Der natürliche Mensch kann mit einer solchen „Lehmform” verglichen werden. Ein Kind – das noch nicht errettete Menschlein mit seiner besonderen Veranlagung – erfährt von Anfang an die Aufmerksamkeit Gottes. Er will es, während es heranwächst, mit seiner liebevollen Meisterhand bis ins Detail genau nach Plan gestalten (wobei aber stets der freie Wille des Menschen respektiert wird). Schon ein kleines Kind kann das Wirken Gottes und seine Zuwendung spüren. Und es trifft bereits Entscheidungen – für oder gegen die Liebe, für oder gegen den heiligen Geist.
Schauen wir weiter beim Glockenguss zu. Sobald die Lehmform vollendet war, kam der große Tag, an dem sie tief in die Gießgrube versenkt wurde. Dann goss der Meister von oben, aus dem Schmelzofen, das flüssige, glühende Metall (die „Glockenspeise“) hinein…
Und von diesem Tag an war alles anders!
Sobald das Metall erkaltet war, hatte die Lehmform ihre Aufgabe erfüllt. Bis dahin hatte sich alles um sie gedreht, nun aber war es damit vorbei. Sie war nun plötzlich Abfall. Man hob sie ab und entfernte alle ihre Reste; man musste sie ggf. auch zerbrechen, damit die Glocke frei werden, zu ihrer Bestimmung kommen, ihren Platz einnehmen und ihren Klang entfalten konnte.

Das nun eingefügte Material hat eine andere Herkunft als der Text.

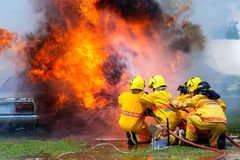Пожарный используя автомобиль воды и гасителя горящий, пожарные используя гаситель и воду от шланга для противопожарного, горящег стоковая фотография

Unsere Wiedergeburt ist mit dem Eingießen der Glockenspeise vergleichbar. Himmlisches „Edelmetall” (der heilige Geist) wurde von oben her in uns ausgegossen. Seit dieser Stunde geht es für uns um das ganz große Umdenken: Bisher waren wir die irdische, zerbrechliche, vergängliche Form – jetzt sind wir die Glocke! Bisher waren wir ein natürlicher, sterblicher, sündiger Mensch (diesen alten Menschen nennt Gott nach der Wiedergeburt das „Fleisch“) – jetzt sind wir in Christus ein neuer, geistlicher Mensch. Der Herr sagt: „Was vom Fleisch geboren ist, das ist Fleisch; und was vom Geist geboren ist, das ist Geist.“ (Johannes 3,6)
Das Kind Gottes sieht äußerlich vielleicht noch genauso aus wie vor der Wiedergeburt, doch sein neues Ich in Christus, sein verborgener innerer Mensch, ist von ganz anderer Art. Als eine neue Schöpfung bist du Geist – so wie Gott, dein Vater, Geist ist! Du hast jetzt den Samen der göttlichen Natur in dir. Du bist Geist, gezeugt und geboren von Gottes Geist, und dein neues Ich ist vollkommen eins mit dem heiligen Geist. Dein neues Ich will, was Gott will. Es liebt, was Gott liebt, und hasst, was Gott hasst. Dies ist deine reale Erfahrung, solange du durch Glauben in Christus bleibst.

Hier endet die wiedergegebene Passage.